SELECTED PASSAGE:
The solution, by the way, was to completely censor the use of “gorilla”, “chimpanzee”, and “chimp” as labels in the classifier. It’s a dumb algorithm that intentionally or not, promoted racist beliefs about a group of people. This was a dangerous algorithm, and it caused harm. Not because it was an intelligent machine that became sentient and started killing people, but because it’s such an easy–to–influence computer with no ability to distinguish right from wrong.
Here’s another example and not surprisingly, it’s another Google product (AI is their “thing”, after all). A former YouTube AI developer created a program that tracks the trail of auto plays that the website’s recommendation algorithm generates. Anyone who has used YouTube is at least passively familiar with this form of AI. Unless you disable the setting, the machine learning algorithm will automatically play videos it recommends based on the video you just finished watching.
Machine learning algorithms can be optimized to look for specific features in the data its analyzing. In other words, the company is training the algorithm to select for certain features over others. In this case, the YouTube recommender seemed to be optimized to select for clickbait videos, though the company denies this. This isn’t surprising given that clickbait maximizes revenue since it’s a type of content that preys on the impulsivity of the human mind. A lot of the videos that the algorithm drives to viewers are fake news stories, disturbing videos involving children, conspiracy theories and other bizarre and discomfiting videos that make one question whether we’re doing OK as a civilization.
In particular, this aforementioned developer examined the trail of auto play videos that were collected during the 2016 election. Of the 1000 videos that were collected, one-third were irrelevant or neutral representations of Donald Trump or Hillary Clinton. Of the other two-thirds, 86% were pro–Trump and 14% were pro–Clinton. Are we to conclude that the superior and highly intelligent AI prefers Trump? This seems unlikely. Instead, it suggests that pro-Trump videos had more shock value, making them more tantalizing and harder to resist. Remember, Donald Trump rode the alt-right wave to the White House, a sub-culture of the population which quickly figured out that spreading outright lies on the Internet is a great way to make money (see Alex Jones for a prime example). The AI algorithm was not smart enough to realize that humans were abusing it to make more money, or to possibly maliciously try to sway an election. While YouTube has stated that it is working to improve these machine learning algorithms, the potential negative effects it’s having on society are fairly obvious.
The bottom line here is that while artificial intelligence can do things faster than humans, in particular when it comes to processing and analyzing large amounts of data, the current state of the art cannot reason, nor does it actually comprehend what it’s analyzing. AI is not smart, instead, it’s really, really dumb. It’s dangerous, not because it’s smart, but because it’s not and therefore can be easily manipulated. This isn’t an argument for smarter AI, in fact, I believe that we should keep AI as dumb as possible. Artificial intelligence should only be a tool to help us, it should never become us. However, it should be carefully monitored and protected from abuse. Developers and companies should be responsible for designing algorithms that meet ethical standards.
Instead of worrying about when AI will take over the world and kill off our species, we should worry about how humans—corporations are people, my friends—are using AI to manipulate its users. Humans should rise up against the humans, not the machines.

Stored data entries
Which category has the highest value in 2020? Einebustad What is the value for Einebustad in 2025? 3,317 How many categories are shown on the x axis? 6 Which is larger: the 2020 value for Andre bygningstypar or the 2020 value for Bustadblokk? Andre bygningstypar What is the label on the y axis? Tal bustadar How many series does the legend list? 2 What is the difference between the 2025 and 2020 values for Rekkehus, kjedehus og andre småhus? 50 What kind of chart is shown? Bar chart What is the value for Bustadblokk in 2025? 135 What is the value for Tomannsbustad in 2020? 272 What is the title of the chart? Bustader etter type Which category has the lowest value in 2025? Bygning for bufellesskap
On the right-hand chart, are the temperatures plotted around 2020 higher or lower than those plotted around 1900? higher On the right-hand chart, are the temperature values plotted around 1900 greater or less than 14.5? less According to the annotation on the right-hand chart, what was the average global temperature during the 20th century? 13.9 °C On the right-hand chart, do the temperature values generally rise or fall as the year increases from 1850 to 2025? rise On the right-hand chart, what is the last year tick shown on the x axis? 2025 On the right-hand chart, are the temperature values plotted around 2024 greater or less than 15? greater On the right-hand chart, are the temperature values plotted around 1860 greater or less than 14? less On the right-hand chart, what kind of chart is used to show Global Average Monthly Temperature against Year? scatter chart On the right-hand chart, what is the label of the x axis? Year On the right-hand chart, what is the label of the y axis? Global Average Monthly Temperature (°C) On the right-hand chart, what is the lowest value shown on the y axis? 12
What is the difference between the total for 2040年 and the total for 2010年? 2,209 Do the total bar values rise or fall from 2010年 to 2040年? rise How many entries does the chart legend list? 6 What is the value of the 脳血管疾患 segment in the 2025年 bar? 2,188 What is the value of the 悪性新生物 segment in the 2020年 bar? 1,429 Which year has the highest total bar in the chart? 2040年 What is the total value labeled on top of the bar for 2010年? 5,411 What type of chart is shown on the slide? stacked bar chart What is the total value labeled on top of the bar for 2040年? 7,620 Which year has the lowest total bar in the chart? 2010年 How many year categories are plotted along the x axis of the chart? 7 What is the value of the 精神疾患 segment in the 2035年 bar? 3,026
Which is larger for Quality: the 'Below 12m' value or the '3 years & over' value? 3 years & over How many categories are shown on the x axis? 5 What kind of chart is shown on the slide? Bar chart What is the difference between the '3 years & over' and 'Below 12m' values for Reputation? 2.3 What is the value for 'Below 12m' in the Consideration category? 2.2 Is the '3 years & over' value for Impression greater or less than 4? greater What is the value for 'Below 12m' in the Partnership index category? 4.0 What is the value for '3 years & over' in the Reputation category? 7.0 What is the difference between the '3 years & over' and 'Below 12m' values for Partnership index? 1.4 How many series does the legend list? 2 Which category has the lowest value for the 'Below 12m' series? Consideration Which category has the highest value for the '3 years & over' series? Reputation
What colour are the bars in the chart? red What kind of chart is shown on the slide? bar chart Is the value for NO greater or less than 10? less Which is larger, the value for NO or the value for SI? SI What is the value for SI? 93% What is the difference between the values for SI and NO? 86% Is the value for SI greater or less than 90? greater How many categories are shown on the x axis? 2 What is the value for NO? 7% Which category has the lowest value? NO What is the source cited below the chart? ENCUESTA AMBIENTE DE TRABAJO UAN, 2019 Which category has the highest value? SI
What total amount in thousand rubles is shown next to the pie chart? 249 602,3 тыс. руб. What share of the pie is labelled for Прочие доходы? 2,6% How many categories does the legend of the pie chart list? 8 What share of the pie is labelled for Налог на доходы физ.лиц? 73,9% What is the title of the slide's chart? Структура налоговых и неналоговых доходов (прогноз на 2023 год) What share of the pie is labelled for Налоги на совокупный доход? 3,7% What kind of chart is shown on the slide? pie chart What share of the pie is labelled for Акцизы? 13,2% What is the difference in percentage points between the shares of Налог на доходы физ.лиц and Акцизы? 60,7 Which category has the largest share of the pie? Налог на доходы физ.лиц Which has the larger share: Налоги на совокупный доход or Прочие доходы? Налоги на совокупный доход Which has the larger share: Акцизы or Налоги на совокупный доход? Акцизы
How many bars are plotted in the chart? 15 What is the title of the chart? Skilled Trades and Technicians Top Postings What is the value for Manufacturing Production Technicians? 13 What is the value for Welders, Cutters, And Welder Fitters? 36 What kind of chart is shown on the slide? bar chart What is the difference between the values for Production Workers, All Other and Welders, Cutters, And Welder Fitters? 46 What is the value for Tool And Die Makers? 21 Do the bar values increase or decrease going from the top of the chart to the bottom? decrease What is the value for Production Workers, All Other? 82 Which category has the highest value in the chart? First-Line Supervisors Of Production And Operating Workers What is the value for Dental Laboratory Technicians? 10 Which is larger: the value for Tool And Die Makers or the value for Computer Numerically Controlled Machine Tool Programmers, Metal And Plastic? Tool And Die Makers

ACTIVITY: Translate into Spanish the following sentence from the text on artificial intelligence: "Anyone who has used YouTube is at least passively familiar with this form of AI."

RESULT OF THE TASK: Cualquiera que haya usado YouTube está al menos pasivamente familiarizado con esta forma de IA.